(Extracted records)
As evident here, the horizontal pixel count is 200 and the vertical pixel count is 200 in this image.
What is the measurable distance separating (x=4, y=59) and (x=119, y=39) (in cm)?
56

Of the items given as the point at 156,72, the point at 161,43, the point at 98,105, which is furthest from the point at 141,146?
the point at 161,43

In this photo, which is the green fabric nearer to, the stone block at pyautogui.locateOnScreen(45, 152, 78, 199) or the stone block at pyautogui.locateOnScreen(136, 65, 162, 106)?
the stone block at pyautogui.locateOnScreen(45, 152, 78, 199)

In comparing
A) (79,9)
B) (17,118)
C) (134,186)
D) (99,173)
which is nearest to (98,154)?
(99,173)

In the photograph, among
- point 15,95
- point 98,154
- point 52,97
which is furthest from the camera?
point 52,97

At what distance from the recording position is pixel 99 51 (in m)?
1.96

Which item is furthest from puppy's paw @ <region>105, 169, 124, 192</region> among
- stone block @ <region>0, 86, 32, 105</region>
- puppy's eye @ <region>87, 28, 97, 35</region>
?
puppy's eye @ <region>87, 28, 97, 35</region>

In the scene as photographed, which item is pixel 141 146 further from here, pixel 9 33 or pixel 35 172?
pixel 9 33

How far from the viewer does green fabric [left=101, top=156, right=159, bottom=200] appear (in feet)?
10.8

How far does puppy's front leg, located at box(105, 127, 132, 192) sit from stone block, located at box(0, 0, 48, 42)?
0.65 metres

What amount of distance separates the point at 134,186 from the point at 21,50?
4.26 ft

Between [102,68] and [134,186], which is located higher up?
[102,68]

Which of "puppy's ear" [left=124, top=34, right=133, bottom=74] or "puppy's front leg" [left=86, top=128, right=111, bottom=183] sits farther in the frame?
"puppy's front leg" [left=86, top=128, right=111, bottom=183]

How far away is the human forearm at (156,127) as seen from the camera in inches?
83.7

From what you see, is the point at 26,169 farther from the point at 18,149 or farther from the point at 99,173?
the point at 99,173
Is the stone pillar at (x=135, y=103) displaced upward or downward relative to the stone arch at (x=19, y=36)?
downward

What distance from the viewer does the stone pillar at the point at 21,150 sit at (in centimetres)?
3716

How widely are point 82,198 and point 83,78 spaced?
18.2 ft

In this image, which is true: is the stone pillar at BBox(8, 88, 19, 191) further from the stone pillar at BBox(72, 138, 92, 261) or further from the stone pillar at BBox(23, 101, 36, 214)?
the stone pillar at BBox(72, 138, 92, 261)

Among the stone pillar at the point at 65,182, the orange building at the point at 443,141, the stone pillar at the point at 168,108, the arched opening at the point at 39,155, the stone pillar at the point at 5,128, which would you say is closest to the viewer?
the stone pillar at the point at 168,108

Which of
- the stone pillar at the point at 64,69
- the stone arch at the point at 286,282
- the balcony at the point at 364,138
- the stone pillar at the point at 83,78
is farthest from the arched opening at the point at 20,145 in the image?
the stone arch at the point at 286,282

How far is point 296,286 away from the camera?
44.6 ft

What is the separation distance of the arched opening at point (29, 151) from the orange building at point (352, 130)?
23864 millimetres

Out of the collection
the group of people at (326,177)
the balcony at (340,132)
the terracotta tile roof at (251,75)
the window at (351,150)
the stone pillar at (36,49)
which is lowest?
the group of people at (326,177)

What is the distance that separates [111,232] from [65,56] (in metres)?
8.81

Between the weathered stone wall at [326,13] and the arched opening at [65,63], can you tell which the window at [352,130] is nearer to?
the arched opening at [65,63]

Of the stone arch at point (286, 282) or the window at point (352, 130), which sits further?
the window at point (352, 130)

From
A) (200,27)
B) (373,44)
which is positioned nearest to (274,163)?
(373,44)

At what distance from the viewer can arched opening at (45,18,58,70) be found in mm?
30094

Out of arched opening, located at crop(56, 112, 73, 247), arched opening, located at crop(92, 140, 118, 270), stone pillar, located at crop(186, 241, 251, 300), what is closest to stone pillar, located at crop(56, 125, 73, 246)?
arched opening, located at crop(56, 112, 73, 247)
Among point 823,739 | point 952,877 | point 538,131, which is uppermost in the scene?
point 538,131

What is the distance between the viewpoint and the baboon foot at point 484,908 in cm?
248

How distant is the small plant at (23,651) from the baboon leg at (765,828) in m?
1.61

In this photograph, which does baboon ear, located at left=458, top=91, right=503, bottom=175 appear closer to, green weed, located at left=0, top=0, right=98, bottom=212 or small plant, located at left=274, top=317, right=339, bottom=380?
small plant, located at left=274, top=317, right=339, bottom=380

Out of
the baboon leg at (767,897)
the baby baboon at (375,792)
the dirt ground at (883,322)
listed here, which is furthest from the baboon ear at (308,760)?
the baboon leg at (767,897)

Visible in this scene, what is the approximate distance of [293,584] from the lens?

AIM: Reproduce the items above line for line, with every character unchanged.

THE RESULT:
As evident here, the horizontal pixel count is 200 and the vertical pixel count is 200 in this image.
What is the measurable distance separating (x=4, y=59) and (x=119, y=39) (in cm)?
56

Of the items given as the point at 156,72, the point at 161,43, the point at 98,105, which is furthest from the point at 141,146?
the point at 161,43

In this photo, which is the green fabric nearer to, the stone block at pyautogui.locateOnScreen(45, 152, 78, 199) or the stone block at pyautogui.locateOnScreen(136, 65, 162, 106)?
the stone block at pyautogui.locateOnScreen(45, 152, 78, 199)

In comparing
A) (79,9)
B) (17,118)
C) (134,186)
D) (99,173)
which is nearest to (98,154)?
(99,173)

In the photograph, among
- point 15,95
- point 98,154
- point 52,97
which is furthest from the camera?
point 52,97

At what distance from the recording position is pixel 99 51 (in m)?
1.96

Which item is furthest from puppy's paw @ <region>105, 169, 124, 192</region> among
- stone block @ <region>0, 86, 32, 105</region>
- puppy's eye @ <region>87, 28, 97, 35</region>
?
puppy's eye @ <region>87, 28, 97, 35</region>

In the scene as photographed, which item is pixel 141 146 further from here, pixel 9 33 or pixel 35 172?
pixel 9 33

How far from the viewer does green fabric [left=101, top=156, right=159, bottom=200] appear (in feet)?
10.8

How far does puppy's front leg, located at box(105, 127, 132, 192) sit from stone block, located at box(0, 0, 48, 42)?
0.65 metres

What amount of distance separates the point at 134,186 from the point at 21,50?
4.26 ft

Between [102,68] and [134,186], which is located higher up?
[102,68]

Which of "puppy's ear" [left=124, top=34, right=133, bottom=74] or "puppy's front leg" [left=86, top=128, right=111, bottom=183] sits farther in the frame?
"puppy's front leg" [left=86, top=128, right=111, bottom=183]

How far away is the human forearm at (156,127) as seen from the camera in inches?
83.7

From what you see, is the point at 26,169 farther from the point at 18,149 or farther from the point at 99,173?
the point at 99,173
Is the stone pillar at (x=135, y=103) displaced upward or downward relative to the stone arch at (x=19, y=36)?
downward

What distance from the viewer does the stone pillar at the point at 21,150 sit at (in centimetres)?
3716

How widely are point 82,198 and point 83,78 spaced?
18.2 ft

In this image, which is true: is the stone pillar at BBox(8, 88, 19, 191) further from the stone pillar at BBox(72, 138, 92, 261) or further from the stone pillar at BBox(23, 101, 36, 214)?
the stone pillar at BBox(72, 138, 92, 261)

Among the stone pillar at the point at 65,182, the orange building at the point at 443,141, the stone pillar at the point at 168,108, the arched opening at the point at 39,155, the stone pillar at the point at 5,128, which would you say is closest to the viewer?
the stone pillar at the point at 168,108

Which of
- the stone pillar at the point at 64,69
- the stone arch at the point at 286,282
- the balcony at the point at 364,138
- the stone pillar at the point at 83,78
is farthest from the arched opening at the point at 20,145 in the image?
the stone arch at the point at 286,282

How far is point 296,286 away from the camera?
44.6 ft

What is the separation distance of the arched opening at point (29, 151) from the orange building at point (352, 130)?
23864 millimetres

Out of the collection
the group of people at (326,177)
the balcony at (340,132)
the terracotta tile roof at (251,75)
the window at (351,150)
the stone pillar at (36,49)
which is lowest?
the group of people at (326,177)

What is the distance that separates [111,232] from [65,56] (in metres)?
8.81

Between the weathered stone wall at [326,13] and the arched opening at [65,63], can you tell which the window at [352,130] is nearer to?
the arched opening at [65,63]

Of the stone arch at point (286, 282) or the window at point (352, 130), which sits further?
the window at point (352, 130)

From
A) (200,27)
B) (373,44)
which is positioned nearest to (274,163)?
(373,44)

At what distance from the viewer can arched opening at (45,18,58,70) be found in mm?
30094

Out of arched opening, located at crop(56, 112, 73, 247), arched opening, located at crop(92, 140, 118, 270), stone pillar, located at crop(186, 241, 251, 300), what is closest to stone pillar, located at crop(56, 125, 73, 246)?
arched opening, located at crop(56, 112, 73, 247)
Among point 823,739 | point 952,877 | point 538,131, which is uppermost in the scene?
point 538,131

What is the distance between the viewpoint and the baboon foot at point 484,908 in cm?
248

How distant is the small plant at (23,651) from the baboon leg at (765,828) in m?
1.61

In this photograph, which does baboon ear, located at left=458, top=91, right=503, bottom=175 appear closer to, green weed, located at left=0, top=0, right=98, bottom=212 or small plant, located at left=274, top=317, right=339, bottom=380?
small plant, located at left=274, top=317, right=339, bottom=380

Out of
the baboon leg at (767,897)
the baby baboon at (375,792)
the dirt ground at (883,322)
listed here, which is furthest from the baboon ear at (308,760)?
the baboon leg at (767,897)

Visible in this scene, what is the approximate distance of [293,584] from the lens?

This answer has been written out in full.